1 ESXi Host with 8 Datastore
For Hitachi flash storage, it is recommended to create multiple LUNs/datastores from the same storage pool to increase the I/O performance. This configuration still focuses on 1 ESXi host, but with multiple datastores. Comparing to the 1 datastore on previous test case, the I/O performance increased 2x. The difference in between 1 IO limit and 1000 IO limit is much less, especially for 50%-read 50%-write random workload.
2 ESXi Host with 8 Datastore
This configuration uses multiple ESXi hosts sharing same 8 datastores. This is considered more common configuration in the VMware's mixed environment.
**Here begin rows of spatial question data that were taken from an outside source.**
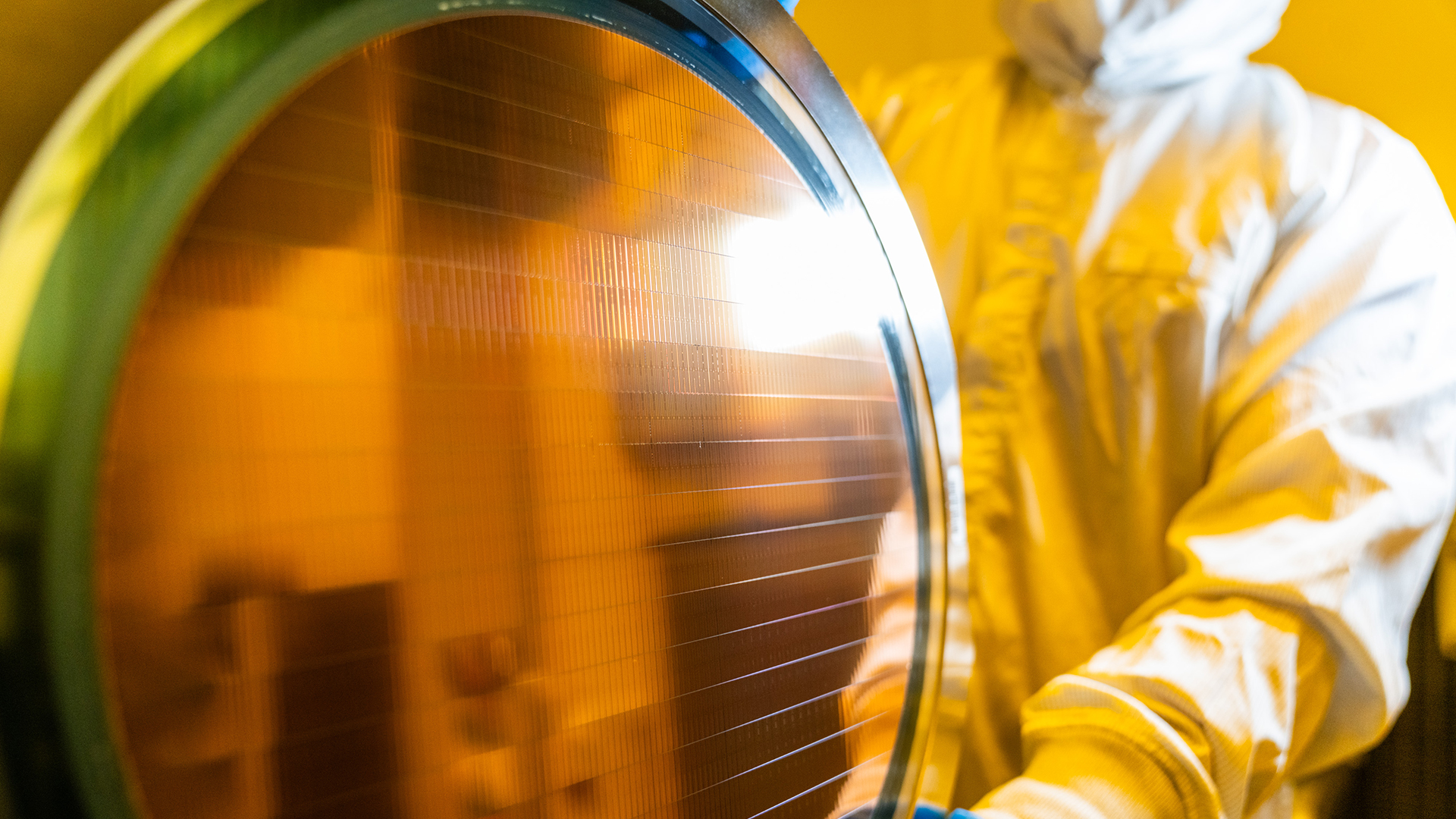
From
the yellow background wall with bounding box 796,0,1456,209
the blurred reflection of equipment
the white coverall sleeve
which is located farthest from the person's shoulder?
the blurred reflection of equipment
In this configuration, the IO performance difference in different IO limit setting is much less significant.
We threw in an additional 20 IO-Limit test on the 50%-Read 50%-Write random workload test, and it achieved the best result by small percentage improvement.
In summary, we still recommend to use the default 1000 IO limit for general VMware use cases, but setting it to lower number like 20 or 1 IO limit might improve IO performance in certain workload and environment.